Portanto, nesta triste realidade, o Ministério da Saúde Pública de Cuba tomou a decisão de não continuar participando do programa Mais Médicos e tem comunicado ao Diretor da Organização Pan-Americana da Saúde e aos líderes políticos brasileiros que fundaram e defenderam essa iniciativa.
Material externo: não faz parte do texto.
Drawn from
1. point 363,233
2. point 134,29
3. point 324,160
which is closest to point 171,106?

Não é aceitável questionar a dignidade, o profissionalismo e o altruísmo dos colaboradores cubanos que, com o apoio de suas famílias, prestam atualmente serviços em 67 países. Em 55 anos, 600 mil missões internacionalistas foram realizadas em 164 países, envolvendo mais de 400 mil trabalhadores de saúde, que em muitos casos cumpriram essa honrosa tarefa em mais de uma ocasião. As façanhas da luta contra o Ebola, na África, cegueira, na América Latina e no Caribe, a cólera, no Haiti, e a participação de 26 brigadas do Contingente Internacional de Médicos Especializados em Desastres e grandes epidemias “Henry Reeve” no Paquistão, Indonésia, México, Equador, Peru, Chile e Venezuela, entre outros países.
Na esmagadora maioria das missões concluídas, as despesas foram assumidas pelo governo cubano. Da mesma forma, em Cuba, 35 mil 613 profissionais de saúde de 138 países foram treinados gratuitamente.